SELECTION →
↓↓↓
Implementing the 3-Month Rule: A Practical Approach for Scalable Coding in Startups
In the realm of startups, advice that encourages “doing things that don’t scale” is often heard, particularly from influential figures like Paul Graham. However, the actual implementation of this principle in the coding process is less frequently discussed.
Over the past eight months of developing my AI podcast platform, I have established a straightforward framework: every non-scalable hack is granted a lifespan of three months. At the end of this period, we evaluate whether it has demonstrated value and warrants further development or if it should be retired.
The reality is, as engineers, we are conditioned to prioritize scalable solutions from the outset—think design patterns, microservices, and distributed systems. While these sophisticated architectures can effectively cater to millions of users, they often represent an overly ambitious mindset for startups.
In many cases, investing time into scalable code can amount to expensive procrastination. We end up optimizing for future users who may never materialize and addressing potential problems that might not even exist. By adhering to my 3-month rule, I focus on crafting simple and direct “imperfect” code that can be deployed quickly, allowing me to gain insights into what users genuinely need.
↑↑↑
DATA RECORDS →
↓↓↓
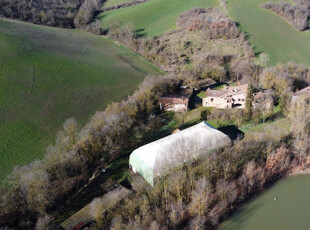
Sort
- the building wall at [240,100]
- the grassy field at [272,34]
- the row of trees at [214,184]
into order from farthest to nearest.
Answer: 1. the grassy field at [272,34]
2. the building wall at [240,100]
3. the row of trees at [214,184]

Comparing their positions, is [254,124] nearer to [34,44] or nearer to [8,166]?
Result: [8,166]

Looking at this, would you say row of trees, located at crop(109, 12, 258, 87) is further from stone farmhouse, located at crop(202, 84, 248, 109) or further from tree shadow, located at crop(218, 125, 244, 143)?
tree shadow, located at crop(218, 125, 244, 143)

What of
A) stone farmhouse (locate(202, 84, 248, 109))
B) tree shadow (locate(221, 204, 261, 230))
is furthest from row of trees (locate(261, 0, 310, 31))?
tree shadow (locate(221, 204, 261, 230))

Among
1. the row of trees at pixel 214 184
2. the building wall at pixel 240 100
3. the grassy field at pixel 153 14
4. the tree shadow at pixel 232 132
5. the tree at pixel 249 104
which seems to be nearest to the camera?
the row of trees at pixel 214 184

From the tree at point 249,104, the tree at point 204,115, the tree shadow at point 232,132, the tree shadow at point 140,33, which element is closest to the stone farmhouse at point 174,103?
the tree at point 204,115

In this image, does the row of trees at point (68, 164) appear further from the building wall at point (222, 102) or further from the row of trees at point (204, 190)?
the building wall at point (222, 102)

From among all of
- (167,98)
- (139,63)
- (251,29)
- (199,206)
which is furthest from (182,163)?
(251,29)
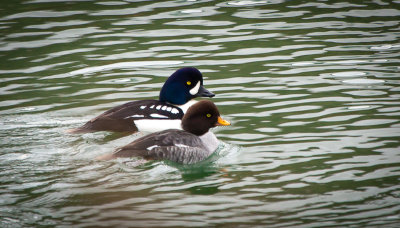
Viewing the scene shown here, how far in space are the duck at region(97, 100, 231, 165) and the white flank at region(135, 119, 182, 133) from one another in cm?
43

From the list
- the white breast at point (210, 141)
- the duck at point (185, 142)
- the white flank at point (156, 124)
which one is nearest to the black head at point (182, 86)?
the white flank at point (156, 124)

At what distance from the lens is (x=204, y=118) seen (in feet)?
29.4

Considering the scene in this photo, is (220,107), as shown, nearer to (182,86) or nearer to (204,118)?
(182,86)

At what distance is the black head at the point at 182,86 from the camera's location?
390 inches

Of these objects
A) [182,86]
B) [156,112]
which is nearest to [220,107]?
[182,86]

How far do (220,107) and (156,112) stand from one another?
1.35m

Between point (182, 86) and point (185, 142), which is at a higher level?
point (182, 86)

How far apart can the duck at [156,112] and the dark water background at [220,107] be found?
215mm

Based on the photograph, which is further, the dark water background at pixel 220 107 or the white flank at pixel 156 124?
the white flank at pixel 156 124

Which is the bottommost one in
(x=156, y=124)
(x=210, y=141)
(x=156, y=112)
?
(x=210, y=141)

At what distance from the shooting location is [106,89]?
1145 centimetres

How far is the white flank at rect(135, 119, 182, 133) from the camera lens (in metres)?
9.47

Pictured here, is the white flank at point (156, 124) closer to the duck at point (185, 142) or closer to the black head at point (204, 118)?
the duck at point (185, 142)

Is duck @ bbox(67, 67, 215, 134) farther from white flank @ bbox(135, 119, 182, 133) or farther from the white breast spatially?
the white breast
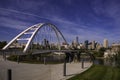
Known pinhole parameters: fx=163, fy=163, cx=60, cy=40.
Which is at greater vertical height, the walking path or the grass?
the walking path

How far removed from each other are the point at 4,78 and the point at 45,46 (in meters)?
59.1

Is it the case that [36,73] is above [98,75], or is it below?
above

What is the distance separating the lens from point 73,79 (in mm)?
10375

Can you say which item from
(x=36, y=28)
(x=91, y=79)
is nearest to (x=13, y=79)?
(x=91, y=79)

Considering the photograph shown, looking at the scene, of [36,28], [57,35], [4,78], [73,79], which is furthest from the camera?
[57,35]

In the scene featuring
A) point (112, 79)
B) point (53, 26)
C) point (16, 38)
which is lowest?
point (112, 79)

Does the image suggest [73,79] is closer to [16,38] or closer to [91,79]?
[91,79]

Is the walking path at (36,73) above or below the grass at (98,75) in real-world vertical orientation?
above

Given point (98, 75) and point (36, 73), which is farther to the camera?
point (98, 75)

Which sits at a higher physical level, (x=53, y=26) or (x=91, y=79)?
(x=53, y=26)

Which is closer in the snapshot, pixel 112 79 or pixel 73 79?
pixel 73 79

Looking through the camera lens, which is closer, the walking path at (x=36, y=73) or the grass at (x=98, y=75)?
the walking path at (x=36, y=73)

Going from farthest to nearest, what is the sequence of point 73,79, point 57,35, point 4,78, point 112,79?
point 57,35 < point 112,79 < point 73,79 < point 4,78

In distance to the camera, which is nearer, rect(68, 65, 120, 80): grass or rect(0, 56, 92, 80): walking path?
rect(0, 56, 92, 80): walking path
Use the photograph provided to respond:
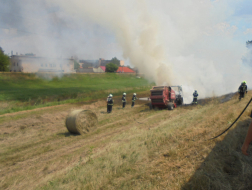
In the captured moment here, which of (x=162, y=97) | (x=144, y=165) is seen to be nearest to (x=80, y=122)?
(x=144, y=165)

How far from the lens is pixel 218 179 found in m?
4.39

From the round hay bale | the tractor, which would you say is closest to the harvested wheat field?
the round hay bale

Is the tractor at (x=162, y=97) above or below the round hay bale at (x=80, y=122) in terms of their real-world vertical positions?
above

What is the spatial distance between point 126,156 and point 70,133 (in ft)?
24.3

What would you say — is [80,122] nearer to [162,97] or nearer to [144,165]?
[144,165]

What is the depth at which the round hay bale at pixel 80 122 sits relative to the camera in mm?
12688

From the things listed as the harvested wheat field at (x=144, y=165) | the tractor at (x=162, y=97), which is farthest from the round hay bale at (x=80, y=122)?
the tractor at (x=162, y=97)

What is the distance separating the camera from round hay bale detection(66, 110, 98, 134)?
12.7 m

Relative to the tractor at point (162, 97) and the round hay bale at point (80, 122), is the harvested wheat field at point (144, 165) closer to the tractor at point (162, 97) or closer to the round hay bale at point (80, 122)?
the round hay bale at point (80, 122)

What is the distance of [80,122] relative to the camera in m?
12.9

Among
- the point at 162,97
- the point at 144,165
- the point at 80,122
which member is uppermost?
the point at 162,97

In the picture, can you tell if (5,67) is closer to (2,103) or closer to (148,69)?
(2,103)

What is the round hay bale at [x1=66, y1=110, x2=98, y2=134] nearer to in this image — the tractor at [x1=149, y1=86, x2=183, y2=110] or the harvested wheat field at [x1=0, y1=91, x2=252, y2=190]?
↑↑↑
INSTRUCTIONS →
(A) According to the piece on the 3-month rule, why can spending time on scalable code amount to expensive procrastination in a startup? Answer in one to three sentences.
(B) Reproduce the passage of the piece on the 3-month rule starting at "Over the past" and ending at "should be retired.".
The rows have nothing to do with what comes next.

RESPONSES FOR EACH TASK →
(A) It can amount to expensive procrastination because the effort goes into optimizing for future users who may never materialize. It also goes into addressing potential problems that might not even exist.

(B)
Over the past eight months of developing my AI podcast platform, I have established a straightforward framework: every non-scalable hack is granted a lifespan of three months. At the end of this period, we evaluate whether it has demonstrated value and warrants further development or if it should be retired.